- TASK BRIEF: Among the entries below, retype exactly the lines starting with the one with "Japan's Modern Myths" and going on through the one with "My Cat Is My Valentine - Sweatshirt", but not the pictures.

- DATA SUPPLIED:
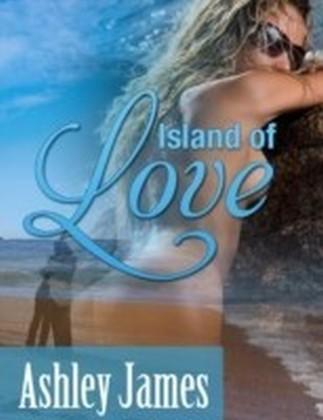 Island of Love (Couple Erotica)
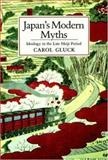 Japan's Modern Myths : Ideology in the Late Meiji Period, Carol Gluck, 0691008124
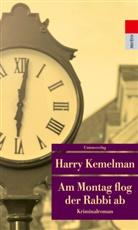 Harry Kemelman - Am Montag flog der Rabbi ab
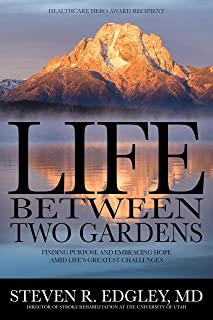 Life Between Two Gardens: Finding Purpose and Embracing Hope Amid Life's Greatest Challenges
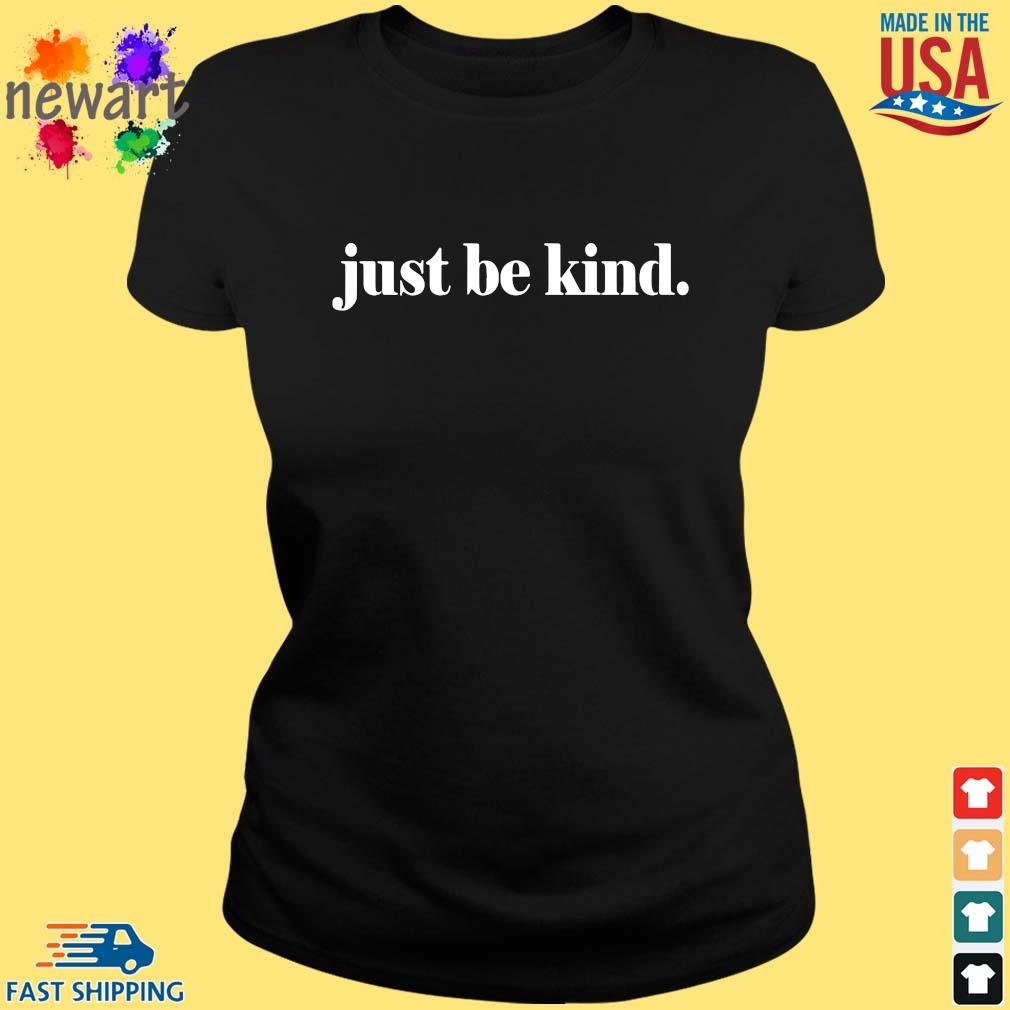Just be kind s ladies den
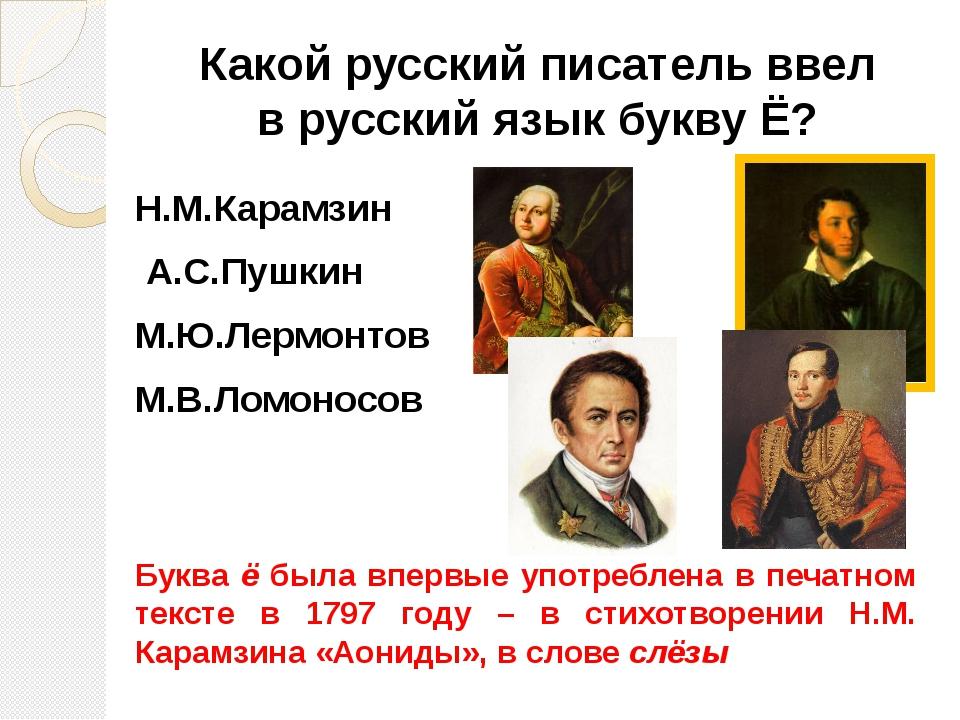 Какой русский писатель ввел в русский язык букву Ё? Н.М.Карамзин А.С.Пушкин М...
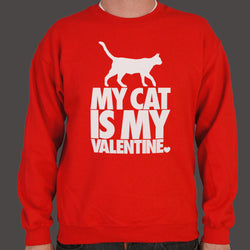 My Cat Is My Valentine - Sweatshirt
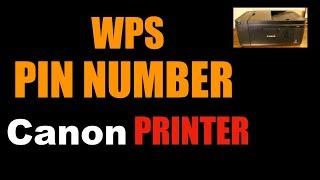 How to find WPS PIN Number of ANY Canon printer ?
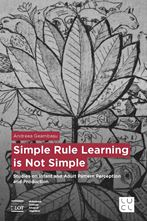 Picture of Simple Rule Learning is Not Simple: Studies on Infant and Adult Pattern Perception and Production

- RESULT FOR THIS EXERCISE:
 Japan's Modern Myths : Ideology in the Late Meiji Period, Carol Gluck, 0691008124
 Harry Kemelman - Am Montag flog der Rabbi ab
 Life Between Two Gardens: Finding Purpose and Embracing Hope Amid Life's Greatest Challenges
Just be kind s ladies den
 Какой русский писатель ввел в русский язык букву Ё? Н.М.Карамзин А.С.Пушкин М...
 My Cat Is My Valentine - Sweatshirt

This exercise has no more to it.